Professional Experience
2001 - Present Assistant Professor
Oregon Health & Science University (OHSU), OGI School of Science & Engineering, Center for Spoken Language Understanding, Beaverton, OR.
Research topics have included improving the intelligibility of dysarthric speech, a novel assistive device for persons with dysarthria, development of diagnostic markers for childhood apraxia of speech, new models of automatic speech recognition, automation of tests for Mild Cognitive Impairment (a precursor to Alzheimer's Disease), reliable estimation of fundamental frequency, stop burst detection, automatic phoneme alignment, and measuring the contribution of specific acoustic features to sentence-level speech intelligibility.

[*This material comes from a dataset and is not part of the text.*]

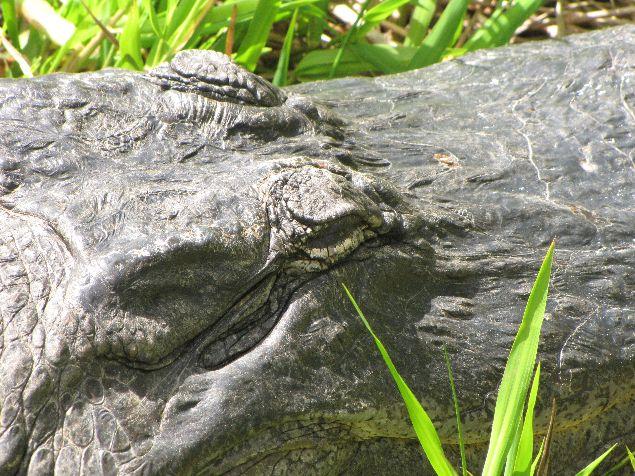 Alligator durmiendo, mejor no te fies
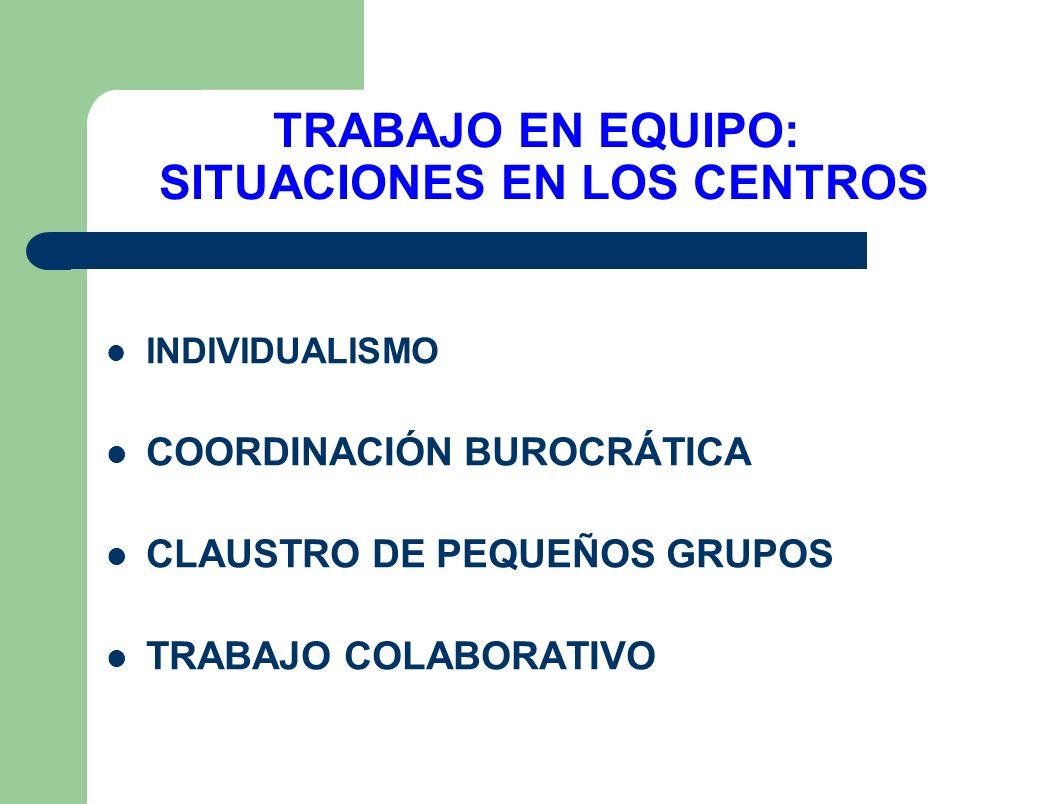 TRABAJO EN EQUIPO: SITUACIONES EN LOS CENTROS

2000 - 2001 Post-Doctoral Research Associate
Oregon Graduate Institute's Center for Spoken Language Understanding, Beaverton, OR.
Research on measuring how well a phoneme has been pronounced (for language training), developing children's speech recognizers and an audio-visual corpus of children's speech, and creating a Brazilian Portuguese version of a software toolkit for developing spoken-language systems.
1994 - 2000 Research Assistant
Oregon Graduate Institute's Center for Spoken Language Understanding, Beaverton, OR.
Research on automatic time-alignment of phonemes in the speech signal and on improving accuracy of automatic speech recognition. Developed tools for speech display and annotation, and for training of hybrid Hidden Markov Model and Artificial Neural Network speech recognizers.
1989 - 1993 Researcher
Sumitomo Electric Industries, Ltd., Osaka, Japan.
Research and development of Japanese-language text-to-speech synthesis, with a focus on acoustic analysis of the speech signal.

Teaching and Advising
Course Title: Hidden Markov Models for Speech Recognition (CSE 552; ECE 580-HMM)
Description: The theory and implementation of Hidden Markov Models, applied to the task of automatic speech recognition.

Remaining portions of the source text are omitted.